The last object we put in the config file is the agents one. Its description is as follows:

agents:
    - classname: ZeroIntelligenceTrader
      number: 1000
      money: 10000
      stocks: 1000
      args: [1000, 100]

We have here the same kind of block structure than the one we had with engines. An experiment may use different kind of agents (random, fundamentalists, ...), thus the classname is preceded by a dash, telling us that other agent classes might follow in the configuration file.

Here we use only one class of agents, namely ZeroIntelligenceTrader. This agent always take random decisions. The attributes block starts with number, which, as you guessed, gives the number of individual agents of that class you need.

Then come money and stocks, which describe the initial portfolio of the agent, in cash and stocks.

number, money and stocks are compulsory attributes, whatever the agent class you choosed.

The last attribute, args, is a list of optional attributes, the meaning of which depends on the agent class.

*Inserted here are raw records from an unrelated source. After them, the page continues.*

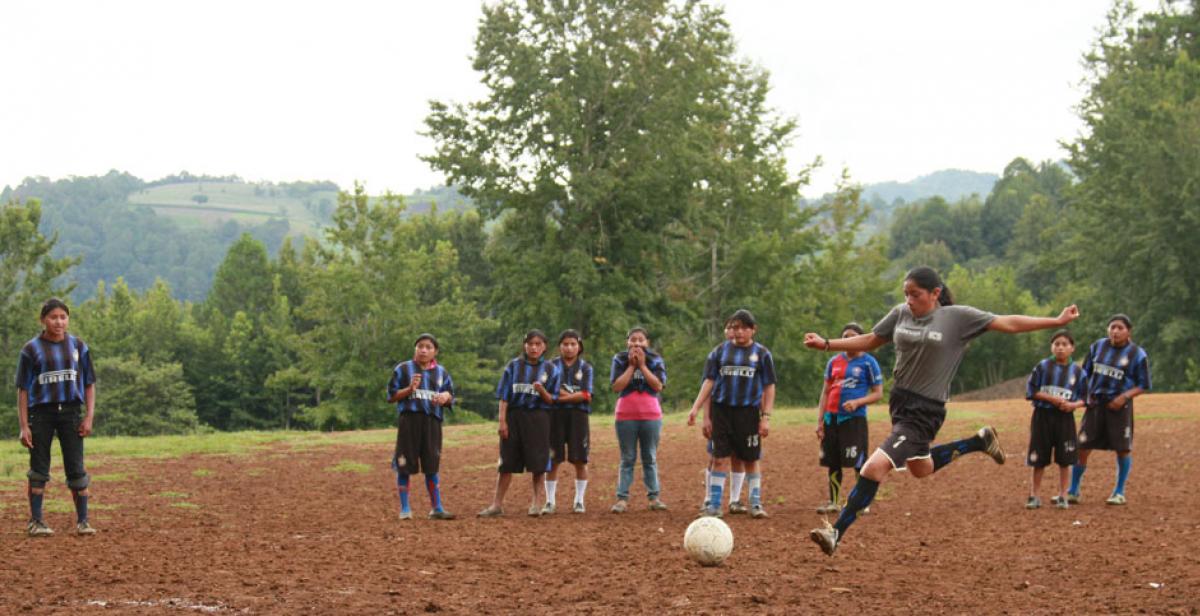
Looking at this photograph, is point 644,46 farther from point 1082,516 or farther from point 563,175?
point 1082,516

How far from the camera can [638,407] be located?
42.9ft

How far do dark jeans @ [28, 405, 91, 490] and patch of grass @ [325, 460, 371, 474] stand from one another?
27.2 feet

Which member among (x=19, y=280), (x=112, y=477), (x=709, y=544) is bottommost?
(x=112, y=477)

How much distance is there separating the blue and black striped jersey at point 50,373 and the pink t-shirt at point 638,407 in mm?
5310

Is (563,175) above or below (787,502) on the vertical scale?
above

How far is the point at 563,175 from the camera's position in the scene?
144 feet

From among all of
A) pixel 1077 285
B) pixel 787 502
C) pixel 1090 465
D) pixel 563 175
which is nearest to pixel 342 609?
pixel 787 502

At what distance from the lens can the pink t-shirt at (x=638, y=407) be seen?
42.9 ft

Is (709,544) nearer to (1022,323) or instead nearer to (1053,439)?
(1022,323)

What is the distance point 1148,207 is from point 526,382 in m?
47.3

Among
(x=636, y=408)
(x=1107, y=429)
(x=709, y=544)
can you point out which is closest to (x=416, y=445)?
(x=636, y=408)

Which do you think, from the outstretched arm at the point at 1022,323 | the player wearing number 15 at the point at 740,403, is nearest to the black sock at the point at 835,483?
the player wearing number 15 at the point at 740,403

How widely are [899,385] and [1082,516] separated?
444 centimetres

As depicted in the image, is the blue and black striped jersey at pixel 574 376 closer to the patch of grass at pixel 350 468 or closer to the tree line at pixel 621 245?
the patch of grass at pixel 350 468
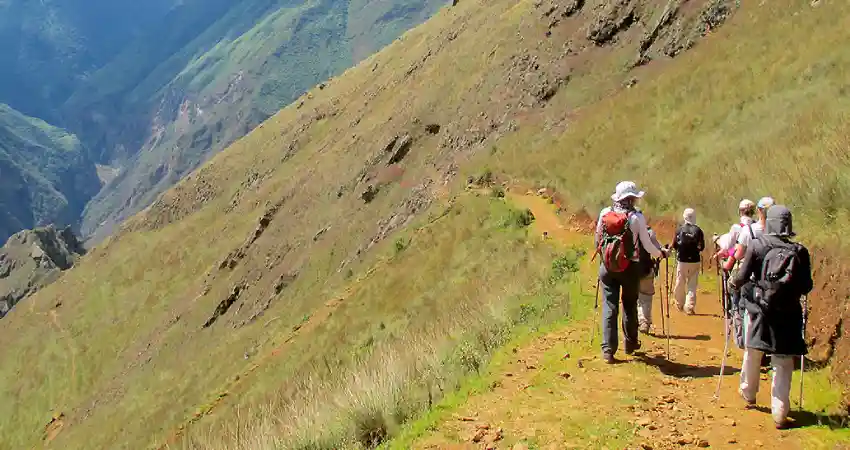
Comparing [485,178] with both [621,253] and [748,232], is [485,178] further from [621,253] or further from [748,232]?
[621,253]

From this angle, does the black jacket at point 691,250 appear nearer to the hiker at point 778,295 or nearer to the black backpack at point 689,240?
the black backpack at point 689,240

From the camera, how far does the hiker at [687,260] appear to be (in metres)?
11.1

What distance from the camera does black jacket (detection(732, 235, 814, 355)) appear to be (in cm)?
620

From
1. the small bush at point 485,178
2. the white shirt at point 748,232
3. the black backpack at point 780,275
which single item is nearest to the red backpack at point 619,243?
the white shirt at point 748,232

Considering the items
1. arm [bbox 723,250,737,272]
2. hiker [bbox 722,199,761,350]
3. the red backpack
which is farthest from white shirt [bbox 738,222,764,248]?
the red backpack

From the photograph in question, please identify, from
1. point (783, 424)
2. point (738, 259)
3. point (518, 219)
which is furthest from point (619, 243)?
point (518, 219)

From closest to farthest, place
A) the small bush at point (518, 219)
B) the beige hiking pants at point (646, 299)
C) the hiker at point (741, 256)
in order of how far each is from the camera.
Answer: the hiker at point (741, 256) → the beige hiking pants at point (646, 299) → the small bush at point (518, 219)

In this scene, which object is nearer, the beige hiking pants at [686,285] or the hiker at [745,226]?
the hiker at [745,226]

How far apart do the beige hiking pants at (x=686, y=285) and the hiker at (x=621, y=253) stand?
299 cm

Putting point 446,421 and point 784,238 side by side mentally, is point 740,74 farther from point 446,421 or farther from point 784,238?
point 446,421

For the ZeroIntelligenceTrader class, the attributes are the maximum price and quantity an agent is allowed to use in an order, i.e. these are limits for the random process generating the orders.

Running the experiment

Check that all is ready

Your experiment is configured, it is now time to check that everything is ok. Again, cd to the “experiment” directory and run:

python startfms.py -v check name-of-the-config-file.yml

(Replace name-of-the-config-file with the name of your config file).

The -v option stands for “verbose”, as we want FMS to tell us everything it does. The output should be:

INFO - fms.utils - Reading config file name-of-the-config-file.yml
INFO - fms.utils - == name-of-the-config-file.yml experiment ==
INFO - fms.utils - Output file : sys.stdout
INFO - fms.utils - World : NullWorld
INFO - fms.utils - Engines :
INFO - fms.utils -  AsynchronousRandWReplace : 1 days of 20 instants on ContinuousOrderDriven market
INFO - fms.utils - Agents :
INFO - fms.utils -  1000 ZeroIntelligenceTrader with $10000.00 and 1000 stocks, [1000, 100]
# name-of-the-config-file.yml experiment
time;transaction;price;volume
INFO - fms.utils - Config file name-of-the-config-file.yml parsed.
INFO - fms - Created world fms.worlds.nullworld.NullWorld world 162324140
INFO - fms - Created engine-market  fms.engines.asynchronousrandwreplace.AsynchronousRandWReplace engine 162308012 - fms.markets.continuousorderdriven.ContinuousOrderDriven market 162320972
INFO - fms - Created  1000 instances of agent fms.agents.zerointelligencetrader.ZeroIntelligenceTrader

As expected because we choose the “verbose” option, the output is copious. Actually, all the lines starting with INFO would not be here without the -v. Try it:

python startfms.py -v check name-of-the-config-file.yml

You should get:

# name-of-the-config-file.yml experiment
time;transaction;price;volume

This is the only “real” output, that is, the header of the transaction file, because no actual transaction occured. That is because we used the check command, which is a dry-run: it does everything a real run would do (including the output of a header, thus checking that writing on the output device, console or file, is possible), but stops just before starting the (first) engine.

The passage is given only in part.